The Automatic Ticketing Machines (coincidentally ATMs), which are owned and operated by private corporations (often from out of state or foreign countries), capture images of the license plate of a vehicle supposedly running a red light or traveling over the speed limit. The owner of the vehicle later receives a ticket in the mail, even if he was not the one driving at the time.
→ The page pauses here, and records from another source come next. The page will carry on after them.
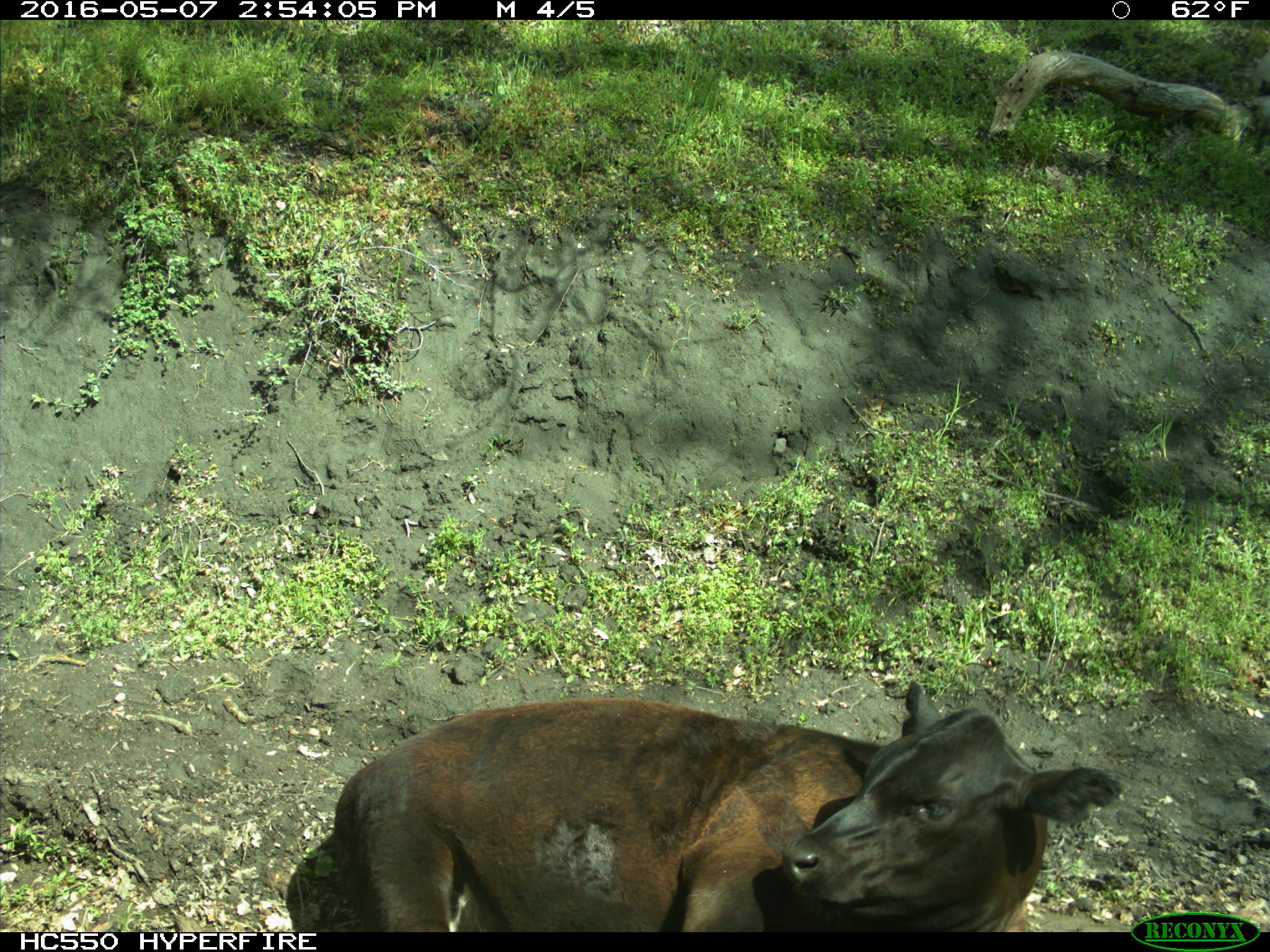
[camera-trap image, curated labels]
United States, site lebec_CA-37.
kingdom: Animalia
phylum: Chordata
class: Mammalia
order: Artiodactyla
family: Bovidae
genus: Bos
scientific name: Bos taurus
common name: domestic cow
Red light cameras bring in millions in revenue for the cities that use them as well as the corporations that own them. The corporation, instead of police, charges citizens with a crime. Victims of this “taxation by citation” scheme pay the fine to the camera company, and the spoils are then shared with the city.

The shocking disregard for due process is apparent, all to prey on motorists and line the pockets of the city and the camera companies. Millions of dollars are being extracted from U.S. motorists and millions of those dollars leave the state where the fine was issued.

Even worse, another tactic the camera vendors use to make their programs profitable is manipulating speed limits and signal timing. Yellow light times are lowered to dangerously short intervals, causing erratic driving and an increase in accidents. Motorists are left with the choice of slamming on their brakes to avoid a ticket or passing through the intersection a fraction of a second after the signal moves from yellow to red and being fined $50, $100, $200, or even $500 in some cities.

Top employees of Redflex, one of the top red light camera contractors, have been convicted of fraud and bribery in Chicago and other locations. Redflex and other camera vendors buy off and lobby politicians, brokering backroom deals to enrich themselves at the expense of your liberty.

Texas was just the latest state to ban the (s)cameras. Now Tennessee is looking at legislation in their 2020 session to do the same.

If your state still has red light cameras, it's time to put an end to them!